Generate a collection of tuples with the fields from the returned hash

Note the fields' values have to be cast appropriately 

*/

auditd_fields = foreach auditd_records {
     hash = blog_udf2.parse(record);
     generate (chararray) hash#'id', (chararray) hash#'type', (chararray) hash#'node', (int) hash#'unique', (boolean) hash#'passed';
     };

/*

The describe should display:

auditd_fields: {chararray,chararray,chararray,int,boolean}

*/

describe auditd_fields;

/* 

Store to the HBase table 'blog_udf2', column family 'record' using the uuid
as the row key by specifying  the loadKey option. 

*/

store auditd_fields into 'hbase://blog_udf2' using
     org.apache.pig.backend.hadoop.hbase.HBaseStorage('record:type record:node record:unique record:passed', 'loadKey true');

Notes:

  • although the returned hash has a msg key-value pair, it is ignored (discarded) in the generate

  • The string values in the hash have to be cast to chararray on the generate

  • the integer (fixnum) values in the hash have to be cast to int or long on the generate (although they will become byte arrays in HBase)

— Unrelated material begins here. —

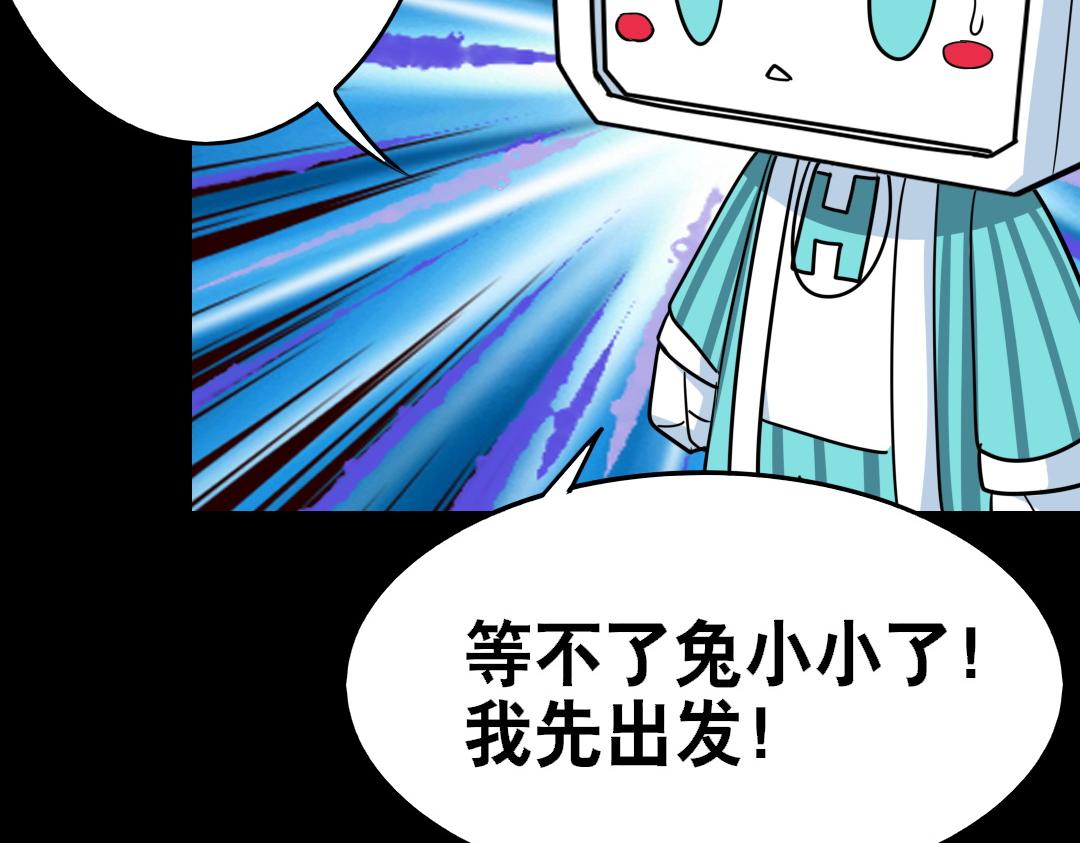 第二十八回-第29话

  • a boolean value must be passed back as a string, either true or false, and cast to boolean on the generate (but again will be stored as a byte array by HBase)

  • the describe command displays the types of the various fields in the new tuple e.g chararray, int and boolean

  • the store into HBase now includes the other fields as well as the type

Final Words

Being able to write Pig UDFs in JRuby (and I guess Python) makes Pig a very nice solution for data manipulation, especially in an etl pipeline.

I’m intrigued how easy it would be to write a UDF in Clojure, where the impedance mismatch between Pig and the UDF should be minimal as well, and performance close to a native Java UDF. That will be another post.